### Quoted passage
- L–R: Gene Eugene, Paul Valadez, Greg Lawless, Jon Knox, Riki Michele

Background information
- Origin: Huntington Beach, California, United States
- Genres: Alternative rock, funk rock
- Years active: 1982–2000
- Labels: Blue Collar; Brainstorm Artists International; Galaxy21; Lo-Fidelity; KMG;
- Past members: Gene Eugene; Riki Michele; Greg Lawless; Paul Valadez; Jon Knox; Dan Michaels;

= Adam Again =

American rock band

Adam Again was an American rock band active from 1982 until the death of founder, leader and vocalist Gene Eugene in 2000. Other band members included Riki Michele on vocals, Paul Valadez on bass, Jon Knox on drums, and Greg Lawless on guitar. Dan Michaels often played saxophone.

Thom Jurek of AllMusic described the group as "inventive and artfully canny." Mark Allan Powell maintained that the group "priortized musical excellence and lyrical depth over commercial appeal or even accessibility." The band never achieved commercial viability and disbanded when Eugene was found dead in his recording studio on March 20, 2000, from an undiagnosed brain aneurism. Valadez died on September 20, 2013.

== Discography ==

- In a New World of Time (1986)
- Ten Songs by Adam Again (1988)
- Homeboys (1990)
- Dig (1992)
- Perfecta (1995)
- Worldwide Favourites (1999)
- A Tribute to Gene Eugene (2000)
- Adam Again Tribute Boxed Set (2001)

== Reissues ==
- In a New World of Time (1990) Reissue on CD by An Adam Again Independent Recording AAIR0001
- Homeboys + Dig (Music Value Pack) (2000) This KMG Records contains two albums on one CD. It is missing "No Regret" from Homeboys and "So Long" from Dig.
- Ten Songs by Adam Again (2002) Remastered by Lo-Fidelity Records. Only 1000 copies were made.
- Ten Songs by Adam Again (2013) Remastered by Frontline Records.
- Dig (2016) Remastered by Lo-Fidelity Records.
- In a New World of Time (2025) Remastered by Retroactive Records. Collector's Edition with card and slipcase.
- Ten Songs by Adam Again (2025) Remastered by Retroactive Records. Collector's Edition with card and slipcase.

### Provided data

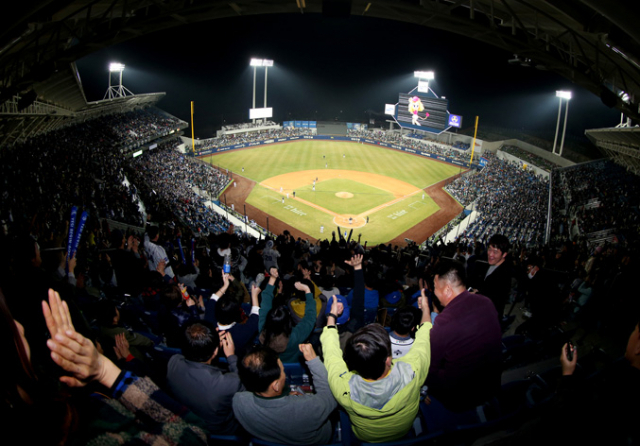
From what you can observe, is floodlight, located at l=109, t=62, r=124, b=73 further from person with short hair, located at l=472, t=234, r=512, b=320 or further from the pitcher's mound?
person with short hair, located at l=472, t=234, r=512, b=320

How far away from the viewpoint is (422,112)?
165 feet

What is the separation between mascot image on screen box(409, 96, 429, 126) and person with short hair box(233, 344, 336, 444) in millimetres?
52806

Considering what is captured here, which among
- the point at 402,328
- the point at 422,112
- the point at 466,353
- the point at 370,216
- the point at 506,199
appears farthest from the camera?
the point at 422,112

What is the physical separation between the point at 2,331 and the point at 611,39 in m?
9.77

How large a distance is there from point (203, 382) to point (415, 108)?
53.7 meters

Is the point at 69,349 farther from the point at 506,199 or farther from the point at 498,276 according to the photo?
the point at 506,199

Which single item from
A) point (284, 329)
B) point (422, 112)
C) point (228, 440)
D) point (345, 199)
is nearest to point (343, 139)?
point (422, 112)

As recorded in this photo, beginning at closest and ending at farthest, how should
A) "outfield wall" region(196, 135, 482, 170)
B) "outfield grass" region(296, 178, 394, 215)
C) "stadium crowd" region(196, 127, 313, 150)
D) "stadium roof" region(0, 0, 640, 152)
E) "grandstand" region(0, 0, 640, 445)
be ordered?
"grandstand" region(0, 0, 640, 445) < "stadium roof" region(0, 0, 640, 152) < "outfield grass" region(296, 178, 394, 215) < "outfield wall" region(196, 135, 482, 170) < "stadium crowd" region(196, 127, 313, 150)

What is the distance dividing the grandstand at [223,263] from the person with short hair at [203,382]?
82 millimetres

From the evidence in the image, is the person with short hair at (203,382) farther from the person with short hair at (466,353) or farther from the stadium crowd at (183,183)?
the stadium crowd at (183,183)

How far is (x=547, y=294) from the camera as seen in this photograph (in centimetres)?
501

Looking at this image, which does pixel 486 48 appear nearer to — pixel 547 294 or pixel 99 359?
pixel 547 294

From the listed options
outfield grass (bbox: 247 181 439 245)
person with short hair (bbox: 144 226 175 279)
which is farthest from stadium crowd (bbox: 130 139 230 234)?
person with short hair (bbox: 144 226 175 279)

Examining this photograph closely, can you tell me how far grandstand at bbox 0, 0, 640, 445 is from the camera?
1.86 meters
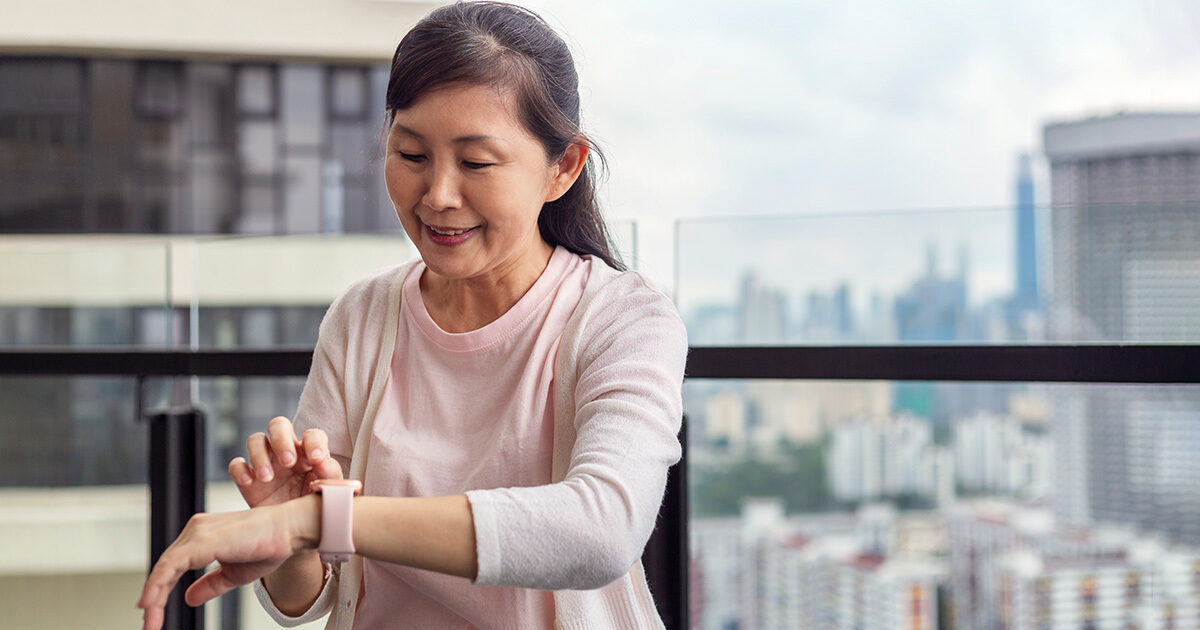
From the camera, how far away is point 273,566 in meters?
0.75

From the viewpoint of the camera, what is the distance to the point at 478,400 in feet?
3.00

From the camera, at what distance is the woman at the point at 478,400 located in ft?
2.29

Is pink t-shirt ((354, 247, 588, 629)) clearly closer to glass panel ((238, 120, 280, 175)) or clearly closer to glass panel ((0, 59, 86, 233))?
glass panel ((238, 120, 280, 175))

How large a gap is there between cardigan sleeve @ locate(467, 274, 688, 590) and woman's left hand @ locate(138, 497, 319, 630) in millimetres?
127

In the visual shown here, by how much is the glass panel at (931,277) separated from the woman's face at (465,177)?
526 millimetres

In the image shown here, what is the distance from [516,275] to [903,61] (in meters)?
13.0

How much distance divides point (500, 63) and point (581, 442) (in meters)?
0.31

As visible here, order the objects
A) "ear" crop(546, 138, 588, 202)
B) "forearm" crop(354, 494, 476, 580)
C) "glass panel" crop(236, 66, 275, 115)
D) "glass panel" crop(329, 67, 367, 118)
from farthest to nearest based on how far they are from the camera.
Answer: "glass panel" crop(329, 67, 367, 118), "glass panel" crop(236, 66, 275, 115), "ear" crop(546, 138, 588, 202), "forearm" crop(354, 494, 476, 580)

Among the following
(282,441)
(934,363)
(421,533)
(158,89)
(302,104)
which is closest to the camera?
(421,533)

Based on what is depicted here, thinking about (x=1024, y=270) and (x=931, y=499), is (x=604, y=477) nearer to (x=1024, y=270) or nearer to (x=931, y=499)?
(x=1024, y=270)

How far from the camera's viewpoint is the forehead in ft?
2.64

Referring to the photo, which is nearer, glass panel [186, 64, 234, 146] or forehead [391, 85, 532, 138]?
forehead [391, 85, 532, 138]

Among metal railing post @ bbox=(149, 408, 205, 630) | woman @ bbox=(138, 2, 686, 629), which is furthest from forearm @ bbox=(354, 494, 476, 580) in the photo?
metal railing post @ bbox=(149, 408, 205, 630)

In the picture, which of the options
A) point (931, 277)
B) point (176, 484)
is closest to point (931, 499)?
point (931, 277)
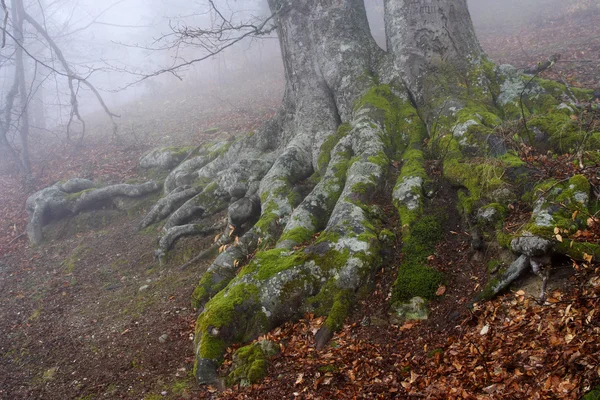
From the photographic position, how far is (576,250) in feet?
11.6

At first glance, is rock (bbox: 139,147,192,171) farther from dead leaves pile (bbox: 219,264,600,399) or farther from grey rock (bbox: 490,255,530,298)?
A: grey rock (bbox: 490,255,530,298)

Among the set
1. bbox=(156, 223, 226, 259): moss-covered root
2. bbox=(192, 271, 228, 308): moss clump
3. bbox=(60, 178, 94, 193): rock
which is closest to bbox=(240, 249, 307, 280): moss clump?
bbox=(192, 271, 228, 308): moss clump

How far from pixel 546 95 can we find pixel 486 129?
6.67ft

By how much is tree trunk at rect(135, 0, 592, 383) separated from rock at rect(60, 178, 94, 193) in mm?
4110

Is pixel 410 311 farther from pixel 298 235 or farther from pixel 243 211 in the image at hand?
pixel 243 211

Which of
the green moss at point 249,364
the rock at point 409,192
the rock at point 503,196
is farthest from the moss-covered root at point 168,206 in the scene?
the rock at point 503,196

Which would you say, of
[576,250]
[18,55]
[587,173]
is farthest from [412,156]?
[18,55]

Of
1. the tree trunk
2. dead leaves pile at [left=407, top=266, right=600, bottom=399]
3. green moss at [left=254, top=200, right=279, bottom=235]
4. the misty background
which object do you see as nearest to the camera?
dead leaves pile at [left=407, top=266, right=600, bottom=399]

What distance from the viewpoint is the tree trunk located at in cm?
512

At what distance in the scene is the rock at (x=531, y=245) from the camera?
374 centimetres

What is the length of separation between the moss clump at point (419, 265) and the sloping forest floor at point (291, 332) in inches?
5.1

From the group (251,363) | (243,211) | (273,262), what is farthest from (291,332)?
(243,211)

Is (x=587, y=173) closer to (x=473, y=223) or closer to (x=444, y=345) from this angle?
(x=473, y=223)

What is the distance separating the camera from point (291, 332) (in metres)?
5.00
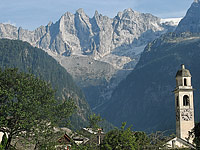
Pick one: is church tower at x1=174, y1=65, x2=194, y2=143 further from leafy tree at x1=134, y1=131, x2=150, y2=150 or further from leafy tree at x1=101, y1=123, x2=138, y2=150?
leafy tree at x1=101, y1=123, x2=138, y2=150

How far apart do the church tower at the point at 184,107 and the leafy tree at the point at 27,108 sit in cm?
2405

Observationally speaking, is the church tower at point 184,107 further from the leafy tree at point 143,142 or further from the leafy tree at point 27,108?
the leafy tree at point 27,108

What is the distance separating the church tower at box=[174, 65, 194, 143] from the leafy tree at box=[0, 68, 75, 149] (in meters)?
24.0

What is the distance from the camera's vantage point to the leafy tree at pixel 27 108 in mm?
53594

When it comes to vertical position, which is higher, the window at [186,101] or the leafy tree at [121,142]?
the window at [186,101]

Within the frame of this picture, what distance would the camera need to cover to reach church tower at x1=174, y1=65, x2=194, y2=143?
76.9 meters

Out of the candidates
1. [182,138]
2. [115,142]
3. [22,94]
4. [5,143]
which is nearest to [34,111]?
[22,94]

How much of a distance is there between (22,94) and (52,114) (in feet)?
16.3

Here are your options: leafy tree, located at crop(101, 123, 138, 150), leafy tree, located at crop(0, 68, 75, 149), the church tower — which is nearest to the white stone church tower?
the church tower

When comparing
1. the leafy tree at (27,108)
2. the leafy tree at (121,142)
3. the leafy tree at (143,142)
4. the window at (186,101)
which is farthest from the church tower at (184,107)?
the leafy tree at (121,142)

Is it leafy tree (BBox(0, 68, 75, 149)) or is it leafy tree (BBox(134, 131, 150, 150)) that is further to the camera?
leafy tree (BBox(0, 68, 75, 149))

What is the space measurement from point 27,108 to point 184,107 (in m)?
33.8

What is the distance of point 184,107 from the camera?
78750 millimetres

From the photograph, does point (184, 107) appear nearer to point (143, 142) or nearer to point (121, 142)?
point (143, 142)
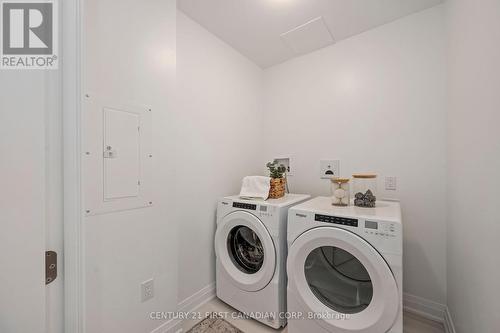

### Exercise
Rename "Homeboys" to "Home Boys" as you rewrite the Adam Again article between "- In a New World of Time (1986)" and "copies were made.", inclusive. Rely only on the text for your answers.

### Response area
- In a New World of Time (1986)
- Ten Songs by Adam Again (1988)
- Home Boys (1990)
- Dig (1992)
- Perfecta (1995)
- Worldwide Favourites (1999)
- A Tribute to Gene Eugene (2000)
- Adam Again Tribute Boxed Set (2001)

== Reissues ==
- In a New World of Time (1990) Reissue on CD by An Adam Again Independent Recording AAIR0001
- Home Boys + Dig (Music Value Pack) (2000) This KMG Records contains two albums on one CD. It is missing "No Regret" from Home Boys and "So Long" from Dig.
- Ten Songs by Adam Again (2002) Remastered by Lo-Fidelity Records. Only 1000 copies were made.